Sam Pulitzer and Peter Wächtler’s recent exhibition at House of Gaga/Reena Spaulings Fine Art was a collaborative venture for both the artists, who are friends, and the galleries, which are based in Mexico City and New York, respectively, and have split the rent on a handsome Spanish-style building in Los Angeles’s MacArthur Park for a program of exhibitions.
Inside the venue, a hand-painted sign bearing the message WELCOME HOME FRIEND greeted visitors to Pulitzer and Wächtler’s show. The main space featured four of Wächtler’s large pastel depictions of erupting volcanoes on the walls and five of his glass sculptures of starfish on pedestals (all works 2016). Twenty-two small colored pencil drawings by Pulitzer were arrayed on black gridded stands positioned between the starfish and the volcanoes.

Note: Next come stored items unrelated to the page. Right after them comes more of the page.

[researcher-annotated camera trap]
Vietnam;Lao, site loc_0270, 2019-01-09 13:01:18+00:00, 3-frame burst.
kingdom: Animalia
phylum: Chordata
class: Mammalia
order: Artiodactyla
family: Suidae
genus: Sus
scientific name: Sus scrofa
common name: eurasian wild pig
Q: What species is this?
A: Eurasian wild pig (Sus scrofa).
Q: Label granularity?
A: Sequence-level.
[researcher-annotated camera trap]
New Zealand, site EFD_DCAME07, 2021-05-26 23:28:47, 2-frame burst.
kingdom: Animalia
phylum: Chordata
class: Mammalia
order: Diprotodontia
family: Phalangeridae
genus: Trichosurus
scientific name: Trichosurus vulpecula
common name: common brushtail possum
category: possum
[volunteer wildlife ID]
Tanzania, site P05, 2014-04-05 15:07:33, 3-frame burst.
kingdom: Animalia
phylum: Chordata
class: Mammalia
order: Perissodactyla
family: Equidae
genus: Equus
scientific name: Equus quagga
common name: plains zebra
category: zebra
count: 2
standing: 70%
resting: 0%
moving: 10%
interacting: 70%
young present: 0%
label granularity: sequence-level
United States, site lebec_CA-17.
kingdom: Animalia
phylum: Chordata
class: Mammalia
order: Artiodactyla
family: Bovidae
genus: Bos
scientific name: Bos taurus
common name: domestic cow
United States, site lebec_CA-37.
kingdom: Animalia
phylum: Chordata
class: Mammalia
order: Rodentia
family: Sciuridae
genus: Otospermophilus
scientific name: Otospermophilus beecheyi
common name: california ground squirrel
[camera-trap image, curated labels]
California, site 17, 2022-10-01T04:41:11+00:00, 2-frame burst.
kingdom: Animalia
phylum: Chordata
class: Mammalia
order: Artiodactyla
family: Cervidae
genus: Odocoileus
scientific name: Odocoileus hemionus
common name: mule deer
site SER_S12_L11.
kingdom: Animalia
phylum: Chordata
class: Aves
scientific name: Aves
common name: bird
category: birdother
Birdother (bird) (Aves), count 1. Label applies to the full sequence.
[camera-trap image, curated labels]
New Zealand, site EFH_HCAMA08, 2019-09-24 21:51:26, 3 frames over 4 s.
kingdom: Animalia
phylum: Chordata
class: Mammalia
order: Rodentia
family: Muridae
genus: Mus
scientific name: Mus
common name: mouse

Pulitzer’s drawings depict various friendly-looking, anthropomorphized beings, including a lively pair of avocados, a grinning earth, and a somewhat perturbed-looking bowl of Cheerios. Rendered in bright hues, the drawings have the simple, pleasant air of illustrations found in public information pamphlets or in children’s books. Whereas those types of imagery seek to reassure or instruct their audiences, however, Pulitzer’s creations are beset by a sense of unease. One of them, Terrible Day, shows an abstracted aerial view of a witch’s hat atop a green puddle and a pile of rocks, accompanied by the message WHEN A TERRIBLE DAY TURNS INTO A TERRIBLE LIFE, making it clear that the hat-wearer has met an untimely end.
The tight control evident in Pulitzer’s drawings in some ways balanced Wächtler’s loose, even wild, evocations of elemental forces. Yet the sublime natural power conjured by Wächtler’s works made them the dominant force here. Be it the bright lava flowing down the dark mountain peaks or the blood orange glazes on the starfish, his works pulsated with a vitality lacking from Pulitzer’s contribution.
A connecting thread in this varied show was the relationship between nature and civilization. In The Last Alley, Pulitzer depicts fruit and animal remains discarded beside an oozing trashcan. River Scene, a watercolor by Wächtler that hung in the front vestibule, shows a river by a row of trees; cars parked behind a wall represent a glimpse of civilization. At the heart of the image is a toppled bird’s nest, with eggs scattered in all directions and a bird upended in surprise, disturbed, most likely, by the pair of hands that can be seen pushing aside the foliage. While the volcanoes remind us of nature’s threats, these two works suggest that humanity is the planet’s most potent agent of destruction.